2x Barlow Lens: If instead you assemble the parts using the tube, you get a 2x Barlow lens which, when used with the regular supplied eyepiece, increases the Galileoscope’s magnification to 50x. In addition to providing more detailed views of the Moon, Jupiter, and other targets, the Barlow lens will make plain the rings of Saturn. When Galileo looked at 20x to 30x, he couldn’t quite figure out that he was seeing a ringed planet — he described Saturn as “tri-form.”
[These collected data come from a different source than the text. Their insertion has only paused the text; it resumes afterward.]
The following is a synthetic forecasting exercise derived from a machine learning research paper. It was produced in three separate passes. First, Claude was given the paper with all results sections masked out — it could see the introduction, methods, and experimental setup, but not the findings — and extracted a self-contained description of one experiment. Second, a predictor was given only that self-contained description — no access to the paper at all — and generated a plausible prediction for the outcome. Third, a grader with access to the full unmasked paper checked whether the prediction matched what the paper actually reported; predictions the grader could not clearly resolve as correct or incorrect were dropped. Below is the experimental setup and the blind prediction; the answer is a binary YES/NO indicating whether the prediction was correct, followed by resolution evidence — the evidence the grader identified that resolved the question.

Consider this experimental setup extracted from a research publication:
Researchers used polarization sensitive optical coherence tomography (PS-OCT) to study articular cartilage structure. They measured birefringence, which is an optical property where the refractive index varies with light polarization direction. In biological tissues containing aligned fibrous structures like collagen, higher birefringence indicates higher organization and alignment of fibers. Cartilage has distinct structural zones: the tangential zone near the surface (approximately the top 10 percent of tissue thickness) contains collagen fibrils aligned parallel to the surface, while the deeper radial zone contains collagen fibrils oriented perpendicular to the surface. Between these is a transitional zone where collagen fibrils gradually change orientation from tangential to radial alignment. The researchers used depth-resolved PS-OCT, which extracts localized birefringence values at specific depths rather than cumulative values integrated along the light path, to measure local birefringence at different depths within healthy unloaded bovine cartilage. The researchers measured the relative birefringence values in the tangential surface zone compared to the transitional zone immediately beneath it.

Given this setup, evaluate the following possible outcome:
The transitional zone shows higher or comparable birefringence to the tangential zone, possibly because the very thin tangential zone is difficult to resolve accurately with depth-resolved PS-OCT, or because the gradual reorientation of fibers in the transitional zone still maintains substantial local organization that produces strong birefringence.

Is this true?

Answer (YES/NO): NO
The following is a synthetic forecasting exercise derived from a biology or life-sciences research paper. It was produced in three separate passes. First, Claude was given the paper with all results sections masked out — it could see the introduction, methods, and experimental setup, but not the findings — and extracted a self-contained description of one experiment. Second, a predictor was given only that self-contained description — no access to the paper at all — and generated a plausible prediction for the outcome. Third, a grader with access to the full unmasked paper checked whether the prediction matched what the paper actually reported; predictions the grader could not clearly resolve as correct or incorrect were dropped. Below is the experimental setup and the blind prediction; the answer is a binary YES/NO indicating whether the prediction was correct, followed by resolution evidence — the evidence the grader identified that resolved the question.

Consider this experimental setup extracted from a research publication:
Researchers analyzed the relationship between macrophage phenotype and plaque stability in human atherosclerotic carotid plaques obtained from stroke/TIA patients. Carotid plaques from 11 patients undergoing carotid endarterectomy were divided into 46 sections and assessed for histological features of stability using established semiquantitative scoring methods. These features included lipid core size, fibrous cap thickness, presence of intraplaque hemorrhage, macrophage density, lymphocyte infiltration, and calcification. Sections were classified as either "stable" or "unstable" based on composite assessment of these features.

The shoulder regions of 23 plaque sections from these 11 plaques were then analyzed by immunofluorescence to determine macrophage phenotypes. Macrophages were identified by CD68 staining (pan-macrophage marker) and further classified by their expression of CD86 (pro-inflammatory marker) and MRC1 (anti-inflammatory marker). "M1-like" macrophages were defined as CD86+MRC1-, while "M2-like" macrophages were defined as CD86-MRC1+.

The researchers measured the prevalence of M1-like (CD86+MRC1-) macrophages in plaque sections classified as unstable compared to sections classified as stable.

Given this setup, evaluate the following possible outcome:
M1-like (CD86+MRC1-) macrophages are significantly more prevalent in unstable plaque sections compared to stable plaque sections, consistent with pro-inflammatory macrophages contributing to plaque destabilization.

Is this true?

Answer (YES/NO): YES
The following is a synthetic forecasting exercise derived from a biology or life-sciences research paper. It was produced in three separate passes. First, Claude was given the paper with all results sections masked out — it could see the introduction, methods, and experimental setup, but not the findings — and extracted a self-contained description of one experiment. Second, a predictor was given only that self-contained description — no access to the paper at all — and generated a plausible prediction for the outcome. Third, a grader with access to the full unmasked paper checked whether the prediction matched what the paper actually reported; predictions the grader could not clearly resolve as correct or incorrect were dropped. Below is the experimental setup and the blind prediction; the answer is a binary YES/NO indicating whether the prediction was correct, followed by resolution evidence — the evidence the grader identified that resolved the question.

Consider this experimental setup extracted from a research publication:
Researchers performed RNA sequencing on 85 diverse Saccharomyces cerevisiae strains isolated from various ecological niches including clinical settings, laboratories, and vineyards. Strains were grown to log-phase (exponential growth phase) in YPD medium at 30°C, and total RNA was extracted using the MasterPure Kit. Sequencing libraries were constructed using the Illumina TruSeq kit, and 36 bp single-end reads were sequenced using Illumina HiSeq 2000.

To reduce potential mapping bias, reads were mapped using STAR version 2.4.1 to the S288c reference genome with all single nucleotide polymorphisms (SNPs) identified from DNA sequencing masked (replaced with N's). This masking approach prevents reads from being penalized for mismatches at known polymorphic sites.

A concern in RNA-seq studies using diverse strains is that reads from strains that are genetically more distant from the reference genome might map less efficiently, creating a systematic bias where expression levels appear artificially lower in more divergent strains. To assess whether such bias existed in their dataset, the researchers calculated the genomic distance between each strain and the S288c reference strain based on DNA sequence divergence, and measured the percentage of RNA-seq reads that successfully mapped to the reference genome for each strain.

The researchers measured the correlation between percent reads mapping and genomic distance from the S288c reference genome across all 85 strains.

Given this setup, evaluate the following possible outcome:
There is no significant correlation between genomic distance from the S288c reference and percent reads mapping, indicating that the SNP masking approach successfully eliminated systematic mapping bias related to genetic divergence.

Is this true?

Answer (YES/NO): YES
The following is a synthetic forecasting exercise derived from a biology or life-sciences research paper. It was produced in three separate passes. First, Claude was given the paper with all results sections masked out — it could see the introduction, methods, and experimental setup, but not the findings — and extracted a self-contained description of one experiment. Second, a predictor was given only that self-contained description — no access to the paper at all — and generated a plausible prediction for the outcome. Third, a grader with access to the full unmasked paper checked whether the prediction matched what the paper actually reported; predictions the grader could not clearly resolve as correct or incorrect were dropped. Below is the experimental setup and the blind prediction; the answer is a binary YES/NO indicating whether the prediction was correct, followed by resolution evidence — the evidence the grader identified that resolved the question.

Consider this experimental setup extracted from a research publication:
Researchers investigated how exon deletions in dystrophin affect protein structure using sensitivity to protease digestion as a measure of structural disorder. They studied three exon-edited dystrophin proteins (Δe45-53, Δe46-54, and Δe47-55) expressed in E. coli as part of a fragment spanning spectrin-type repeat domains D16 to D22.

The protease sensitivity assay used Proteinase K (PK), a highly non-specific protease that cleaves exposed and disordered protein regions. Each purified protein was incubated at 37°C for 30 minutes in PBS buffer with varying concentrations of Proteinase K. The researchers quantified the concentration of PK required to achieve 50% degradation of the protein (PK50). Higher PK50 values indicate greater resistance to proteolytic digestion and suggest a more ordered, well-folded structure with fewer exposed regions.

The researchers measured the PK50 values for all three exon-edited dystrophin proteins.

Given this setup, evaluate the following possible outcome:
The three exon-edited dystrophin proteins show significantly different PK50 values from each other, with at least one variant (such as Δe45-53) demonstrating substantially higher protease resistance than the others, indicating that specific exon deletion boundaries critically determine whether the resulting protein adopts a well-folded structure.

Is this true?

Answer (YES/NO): NO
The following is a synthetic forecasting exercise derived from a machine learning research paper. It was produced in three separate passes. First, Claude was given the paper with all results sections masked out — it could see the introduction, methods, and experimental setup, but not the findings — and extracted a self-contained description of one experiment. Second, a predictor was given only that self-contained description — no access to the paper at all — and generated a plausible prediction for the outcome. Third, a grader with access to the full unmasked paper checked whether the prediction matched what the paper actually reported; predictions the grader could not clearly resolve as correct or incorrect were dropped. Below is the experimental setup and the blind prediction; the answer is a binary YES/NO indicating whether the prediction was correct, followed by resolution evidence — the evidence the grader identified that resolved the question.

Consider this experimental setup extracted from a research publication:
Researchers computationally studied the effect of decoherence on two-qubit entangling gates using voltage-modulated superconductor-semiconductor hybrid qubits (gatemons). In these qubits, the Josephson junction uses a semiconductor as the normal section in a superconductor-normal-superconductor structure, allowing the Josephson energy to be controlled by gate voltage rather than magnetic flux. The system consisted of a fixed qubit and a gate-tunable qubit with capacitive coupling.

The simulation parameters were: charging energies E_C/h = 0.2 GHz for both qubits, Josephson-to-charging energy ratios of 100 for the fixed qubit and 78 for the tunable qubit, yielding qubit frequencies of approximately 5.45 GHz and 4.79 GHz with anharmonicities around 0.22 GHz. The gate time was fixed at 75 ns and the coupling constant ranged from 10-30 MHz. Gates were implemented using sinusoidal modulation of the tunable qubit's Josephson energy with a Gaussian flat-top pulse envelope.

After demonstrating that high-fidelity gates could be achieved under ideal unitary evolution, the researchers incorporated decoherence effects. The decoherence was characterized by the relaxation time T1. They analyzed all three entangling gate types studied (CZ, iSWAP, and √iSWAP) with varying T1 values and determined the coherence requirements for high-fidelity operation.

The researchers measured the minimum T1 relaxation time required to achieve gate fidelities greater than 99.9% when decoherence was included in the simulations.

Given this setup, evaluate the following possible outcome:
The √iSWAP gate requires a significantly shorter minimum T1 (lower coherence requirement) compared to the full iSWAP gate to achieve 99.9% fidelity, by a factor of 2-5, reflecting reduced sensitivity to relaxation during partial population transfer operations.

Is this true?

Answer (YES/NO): NO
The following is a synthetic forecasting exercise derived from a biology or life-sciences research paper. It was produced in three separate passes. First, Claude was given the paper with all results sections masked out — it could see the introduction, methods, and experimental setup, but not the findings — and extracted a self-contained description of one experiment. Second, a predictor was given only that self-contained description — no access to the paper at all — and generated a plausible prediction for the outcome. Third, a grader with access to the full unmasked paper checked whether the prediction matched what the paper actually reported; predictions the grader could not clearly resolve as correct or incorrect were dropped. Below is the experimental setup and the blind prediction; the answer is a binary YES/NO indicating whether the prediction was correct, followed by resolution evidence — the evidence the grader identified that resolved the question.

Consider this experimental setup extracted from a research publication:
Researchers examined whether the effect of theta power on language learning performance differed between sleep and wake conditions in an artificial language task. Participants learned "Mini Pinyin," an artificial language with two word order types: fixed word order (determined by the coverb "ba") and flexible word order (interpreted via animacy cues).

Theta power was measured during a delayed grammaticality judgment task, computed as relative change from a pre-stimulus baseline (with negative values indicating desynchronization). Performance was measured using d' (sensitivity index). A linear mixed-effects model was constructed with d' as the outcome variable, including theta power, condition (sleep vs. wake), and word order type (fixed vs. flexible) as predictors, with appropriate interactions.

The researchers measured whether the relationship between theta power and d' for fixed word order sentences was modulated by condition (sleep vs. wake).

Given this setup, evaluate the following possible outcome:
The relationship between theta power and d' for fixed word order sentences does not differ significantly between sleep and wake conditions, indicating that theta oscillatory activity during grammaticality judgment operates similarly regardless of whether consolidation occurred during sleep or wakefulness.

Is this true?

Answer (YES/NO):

Optional Accessories (Not Included)

Tripod: As experienced stargazers know, a telescope is only as good as its mounting. Because a telescope gives a highly magnified view, the tiniest vibration looks like a major earthquake in the eyepiece. Even at a relatively modest 25x, the Galileoscope needs to be firmly attached to something stable. Because the instrument is so lightweight, an inexpensive photo tripod — the type you’ll find at most discount stores — should be sufficient. The tripod should have a pan head that moves smoothly in altitude (up-down) and azimuth (left-right), so that you can aim the telescope anywhere in the sky and make small adjustments without jerking things around.

Photo tripodThe included ¼-20 mounting nut on the bottom of the Galileoscope will fit any standard photo tripod, and if you already own such a mount, you’re all set. We are not packaging a tripod with the Galileoscope, but you can find suitable models by manufacturers such as Sunpak, Vanguard, Sakar, and Tiffen (Davis & Sanford) on the Internet. We particularly recommend the medium-duty tripod sold by Edmund Scientific and the Celestron photo-video tripod sold by Oceanside Photo & Telescope. Especially if you plan to use the Galileoscope while standing up — sitting in a chair is way more comfortable! — we recommend attaching it to a tripod that extends to a height of at least 60 inches (150 cm). Otherwise, you’ll find it difficult to get your head under the eyepiece when the telescope is pointed high in the sky.

Looking for a cheap alternative to a tripod? Astronomy blogger Shannon Murphy (University of Michigan) has posted detailed instructions for building a cardboard box mount.

Solar Filter: There are several ways to observe the Sun safely with a telescope. One is to use a special-purpose filter that fits over the front opening of the Galileoscope to block all but a minuscule fraction of the Sun’s light (including solar ultraviolet and infrared radiation) and create a safe, comfortably bright image in the eyepiece. If you already own a Galileoscope, you can buy a single, inexpensive 70-mm-diameter solar filter for it from Rainbow Symphony, one of the best-known manufacturers of safe solar filters. If you don’t already own a Galileoscope and want to buy a single kit, Rainbow Symphony sells the kit bundled with a solar filter at an attractive price.